Yeltsin insisted he would never negotiate with Dudayev and only last February, when announcing his decision to run for re-election as president, declared that he would have the Chechen leader shot. With typical insouciance, Dudayev retorted earlier this month: "It's all the same who is president in Russia. President Yeltsin no longer controls the real power structures - namely, the army."
By refusing to capitulate in the face of Russia's might, Dudayev (who liked to compare himself to a lone wolf, a Chechen national emblem) won comparison with the Imam Shamil, the 19th-century Caucasian hero who fought the Russians for 25 years. Yet Dudayev was also criticised in the West for countenancing hostage-taking and terrorism by several of the armed units loosely grouped under his leadership.
He was bitter that President Bill Clinton, John Major and others refused to endorse his dream of an independent Chechen state, and by last February his statements, issued from a variety of secret hideouts, were becoming increasingly bizarre.
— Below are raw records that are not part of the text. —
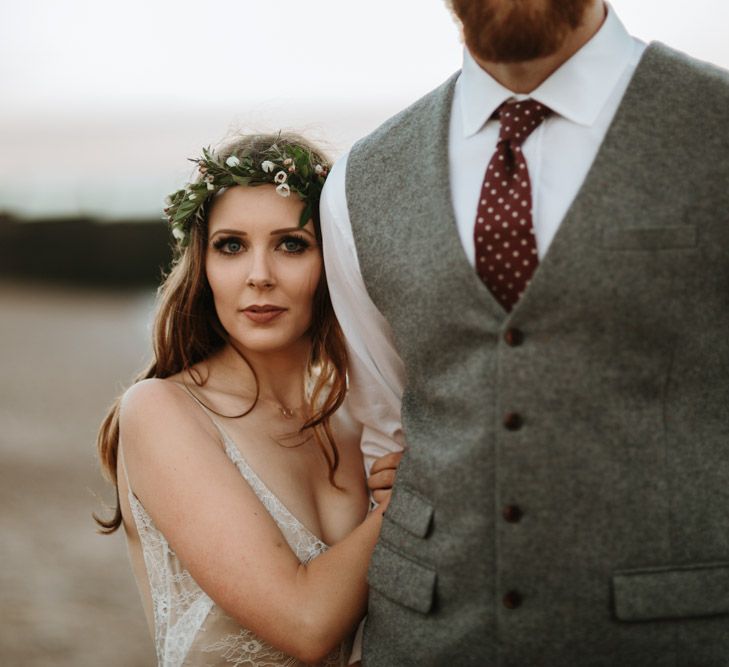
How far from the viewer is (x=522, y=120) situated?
192 cm

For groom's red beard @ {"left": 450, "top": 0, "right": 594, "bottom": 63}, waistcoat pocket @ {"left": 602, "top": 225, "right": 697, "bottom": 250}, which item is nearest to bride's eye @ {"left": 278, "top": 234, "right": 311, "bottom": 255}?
groom's red beard @ {"left": 450, "top": 0, "right": 594, "bottom": 63}

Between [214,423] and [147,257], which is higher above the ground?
[214,423]

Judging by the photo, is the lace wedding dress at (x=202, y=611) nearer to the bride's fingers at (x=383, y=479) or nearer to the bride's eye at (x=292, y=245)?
the bride's fingers at (x=383, y=479)

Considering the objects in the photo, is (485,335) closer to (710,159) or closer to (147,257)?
(710,159)

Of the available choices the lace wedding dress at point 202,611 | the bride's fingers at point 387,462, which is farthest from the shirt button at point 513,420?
the lace wedding dress at point 202,611

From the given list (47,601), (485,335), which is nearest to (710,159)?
(485,335)

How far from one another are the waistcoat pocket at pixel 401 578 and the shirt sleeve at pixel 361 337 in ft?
1.20

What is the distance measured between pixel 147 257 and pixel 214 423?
21.0 metres

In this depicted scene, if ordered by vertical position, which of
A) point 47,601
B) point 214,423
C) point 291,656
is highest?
point 214,423

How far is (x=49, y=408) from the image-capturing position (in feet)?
42.1

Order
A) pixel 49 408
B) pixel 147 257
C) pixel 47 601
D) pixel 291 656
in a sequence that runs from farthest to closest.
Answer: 1. pixel 147 257
2. pixel 49 408
3. pixel 47 601
4. pixel 291 656

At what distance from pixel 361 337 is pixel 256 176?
57cm

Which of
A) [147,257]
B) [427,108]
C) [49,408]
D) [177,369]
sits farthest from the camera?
[147,257]

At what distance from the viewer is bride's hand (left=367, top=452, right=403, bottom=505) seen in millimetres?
2340
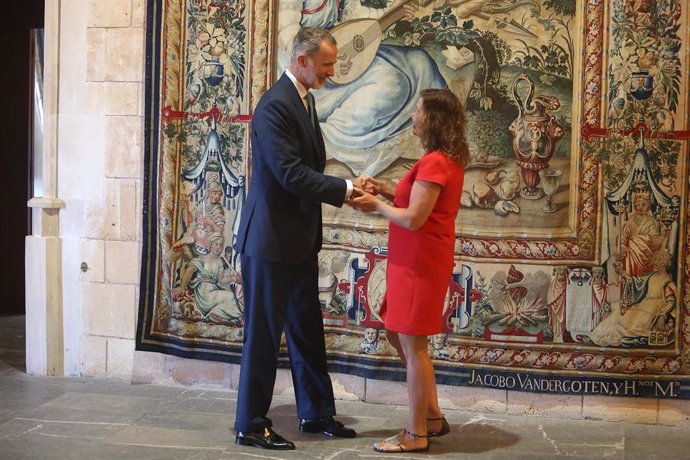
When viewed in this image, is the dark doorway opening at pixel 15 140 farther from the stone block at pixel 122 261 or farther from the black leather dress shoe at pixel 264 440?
the black leather dress shoe at pixel 264 440

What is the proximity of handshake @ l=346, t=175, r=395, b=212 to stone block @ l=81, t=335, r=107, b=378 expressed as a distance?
2.14 m

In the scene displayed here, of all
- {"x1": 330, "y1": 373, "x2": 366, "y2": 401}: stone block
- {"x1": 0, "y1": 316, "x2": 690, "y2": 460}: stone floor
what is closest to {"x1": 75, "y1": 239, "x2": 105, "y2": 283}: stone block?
{"x1": 0, "y1": 316, "x2": 690, "y2": 460}: stone floor

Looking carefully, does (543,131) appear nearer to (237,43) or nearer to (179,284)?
(237,43)

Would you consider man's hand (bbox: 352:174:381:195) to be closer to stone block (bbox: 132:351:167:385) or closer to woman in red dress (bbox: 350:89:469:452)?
woman in red dress (bbox: 350:89:469:452)

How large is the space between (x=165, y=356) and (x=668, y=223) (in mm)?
2859

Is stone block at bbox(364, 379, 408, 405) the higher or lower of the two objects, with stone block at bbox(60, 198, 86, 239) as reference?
lower

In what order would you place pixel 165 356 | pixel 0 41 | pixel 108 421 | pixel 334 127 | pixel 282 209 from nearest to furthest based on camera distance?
1. pixel 282 209
2. pixel 108 421
3. pixel 334 127
4. pixel 165 356
5. pixel 0 41

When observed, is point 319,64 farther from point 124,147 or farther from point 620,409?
point 620,409

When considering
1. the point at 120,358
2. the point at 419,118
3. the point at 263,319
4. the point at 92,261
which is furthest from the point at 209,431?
the point at 419,118

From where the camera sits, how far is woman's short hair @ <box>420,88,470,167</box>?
4324mm

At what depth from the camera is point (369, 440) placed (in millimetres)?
4688

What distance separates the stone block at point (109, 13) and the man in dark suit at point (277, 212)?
156 cm

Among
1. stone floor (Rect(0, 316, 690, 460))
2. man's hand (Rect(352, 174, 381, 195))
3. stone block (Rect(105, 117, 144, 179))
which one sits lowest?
stone floor (Rect(0, 316, 690, 460))

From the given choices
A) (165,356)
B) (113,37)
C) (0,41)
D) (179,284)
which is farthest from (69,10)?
(0,41)
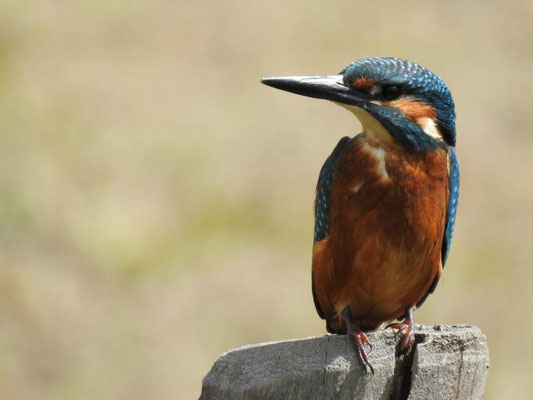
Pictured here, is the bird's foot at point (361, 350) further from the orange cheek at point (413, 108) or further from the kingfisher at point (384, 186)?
the orange cheek at point (413, 108)

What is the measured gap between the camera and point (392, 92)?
4090 mm

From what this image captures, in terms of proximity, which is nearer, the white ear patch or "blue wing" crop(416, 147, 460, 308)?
the white ear patch

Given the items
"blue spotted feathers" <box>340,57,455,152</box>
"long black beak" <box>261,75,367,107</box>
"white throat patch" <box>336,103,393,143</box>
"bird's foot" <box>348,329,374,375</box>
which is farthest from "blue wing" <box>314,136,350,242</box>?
"bird's foot" <box>348,329,374,375</box>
Thus he accused the United States of funding the Russian military campaign in Chechnya, and even made the fantastic allegation that the Organisation of Security and Co-operation in Europe (OSCE) had started the war.
Dudayev's detestation of what he portrayed as aggressive Russian imperialism in the Caucasus did not extend to a loathing of Russia's culture or people. He married a Russian, Alevtina, with whom he had two sons and a daughter. One son, Avlar, was reported to have been killed in Grozny in January 1995.
Dudayev's death deprives the Chechen nation of a leader of genuinely inspirational qualities, but one who was at times erratic and reckless. He and Boris Yeltsin both bear responsibility for the failure to negotiate a deal securing broad-ranging autonomy for Chechnya. As it is, Dudayev's homeland will bear the scars of the latest example of Russian repression in the Caucasus for decades to come.
Dzhokhar Dudayev, air force officer and politician: born 1944; married (two sons, one daughter); died 21 #April 1996.